Resort dengan syarat-syarat tersebut di atas tentu banyak bertebaran di Sulawesi Barat. Tinggal mencari mana yang prioritas untuk dikembangkan lebih dulu menjadi paket wisata unggulan sekaligus untuk jadi multiflier effek bagi yang lain. Menurut saya Palippis, Barane’ atau pantai Pamboang yang berpasir putih, atau pantai Mamuju dengan Pulau Karampuangnya bisa sangat diandalkan untuk menjadi destinasi wisata resort yang punya prospek baik ke depan. Tinggal dipilih salah satunya yang mana yang akan lebih dulu dikembangkan.
Daerah tujuan wisata dengan infrastruktur transportasi memadai juga sudah bukan faktor utama untuk menarik minat para wisatawan, terutama dari upper class. Sebabnya sekarang ini, sudah banyak ditawarkan wisata denga kapal pesiar mewah oleh cruise company ke daerah-daerah terpencil, jauh dan eksotik. Trend para jutawan sekarang ini adalah mengunjungi destinasi wisata yang high end bukan lagi yang kodian. Beberapa tahun yang lalu ada sebuah iklan yang menawarkan paket wisat ke Alaska, Panama, atau ke-Mediteranian bahkan Karibia. Dewasa ini ada rombonga wisata orang berduit Indonesia yang pergi ke tempat lelang keju di Alkmar, kebun bunga tulip di Keukenhof, tempat pembuatan porselin biru di Delf, atau berfoto dengan busana nelayan di pantai Schveningen yang dulu terkenal karena disebut- sebut dalam buku Habis gelap terbitlah terangnya RA Kartini.
Tak cukup sampai di sana, orang-orang berduit juga sudah sampai ke Alaska untuk memancing atau bermain sky di sana. Ada yang pergi ke Paris hanya untuk mengikuti kursus memasak atau naik balon udara di kawasan Bourgogne yang indah di Perancis. Atau melakukan mountain biking di lautan salju Swiss dan trekking di Nepal. Bahkan ada yang naik helikopter berkeliling di Manhattan, New York.

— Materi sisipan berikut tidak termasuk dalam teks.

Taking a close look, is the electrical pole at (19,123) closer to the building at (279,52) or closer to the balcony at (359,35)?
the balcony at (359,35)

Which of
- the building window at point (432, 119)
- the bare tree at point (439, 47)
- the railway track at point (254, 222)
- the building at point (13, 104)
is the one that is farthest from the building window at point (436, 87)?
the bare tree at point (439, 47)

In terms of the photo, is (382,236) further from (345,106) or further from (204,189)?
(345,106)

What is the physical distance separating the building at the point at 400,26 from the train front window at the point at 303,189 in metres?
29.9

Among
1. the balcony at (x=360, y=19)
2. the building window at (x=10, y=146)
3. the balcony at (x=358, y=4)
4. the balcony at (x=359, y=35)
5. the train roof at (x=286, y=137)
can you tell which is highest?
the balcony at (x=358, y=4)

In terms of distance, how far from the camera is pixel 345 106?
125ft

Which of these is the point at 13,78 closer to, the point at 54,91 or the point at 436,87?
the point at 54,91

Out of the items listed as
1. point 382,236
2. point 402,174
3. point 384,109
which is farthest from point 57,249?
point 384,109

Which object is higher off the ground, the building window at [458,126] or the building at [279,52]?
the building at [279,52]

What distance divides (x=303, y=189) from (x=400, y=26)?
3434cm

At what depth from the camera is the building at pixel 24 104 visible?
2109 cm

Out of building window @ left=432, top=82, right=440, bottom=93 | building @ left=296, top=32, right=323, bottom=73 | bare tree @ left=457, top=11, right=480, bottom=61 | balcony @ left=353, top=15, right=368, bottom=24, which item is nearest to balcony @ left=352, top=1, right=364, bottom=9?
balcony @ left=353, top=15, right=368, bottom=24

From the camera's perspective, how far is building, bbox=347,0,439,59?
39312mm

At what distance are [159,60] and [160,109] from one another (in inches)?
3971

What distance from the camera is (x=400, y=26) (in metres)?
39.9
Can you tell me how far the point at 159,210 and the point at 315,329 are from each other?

Nah, semua yang ditulis di atas adalah trend yang memberi peluang guna pengembangan wisata dan turisme di Sulawesi Barat. Tinggal bagaimana kita jeli memamfaatkan dan mau membangun dan mempromosikan secara all out apa yang sudah menjadi trade mark Mandar, kemurnian, ke-alamian dan sanctuarity yang ada pada resort-resort wisatanya. Tentu saja tak semudah membalik telapak tangan untuk memdapatkan berkah dari kegandrungan orang untuk bepergian dan berdarmawisata saat ini. Diperlukan langkah-langkah strategis, termasuk menyiapkan fasilitas dan SDM yang bertaraf internasional. Nusa Dua Bali saja telah menyiapkan fasilitas pelatihan untuk mencetak SDM yang komfatible dengan kebutuhan industri pariwisata modern. Jangan sampai terjadi apa yang dialami Malaysai yang sejak 1982 telah menyipkan dan membangun Lamngkawi untuk menyaingi Nusa Dua dan Phuket, namun hingga kini tak kunjung mendatangkan para turis yang memadai.
Memang ada dilemma dalam upaya pengembangan wisata, semisal dengan realitas bahwa gagalnya Langkawi karena konon di sana tak ada kehidupan malam yang seronok. Tak seperti di Nusa Dua dan Phuket, di sana memang hadir Club Med sebagai operator pencari kesenangan papan atas yang ekslusif. Tapi agaknya yang menjadi faktor utama perbedaan rating antara ketiga daerah destinasi wisata andalan itu adalah masalah ke-indahan dan kemurnian pantai. Kalau masalah keindahan dan kemurnian pantai dan laut, di Sulawesi Barat tak kekurangan, bahkan berlebih. Tinggal memolesnya saja.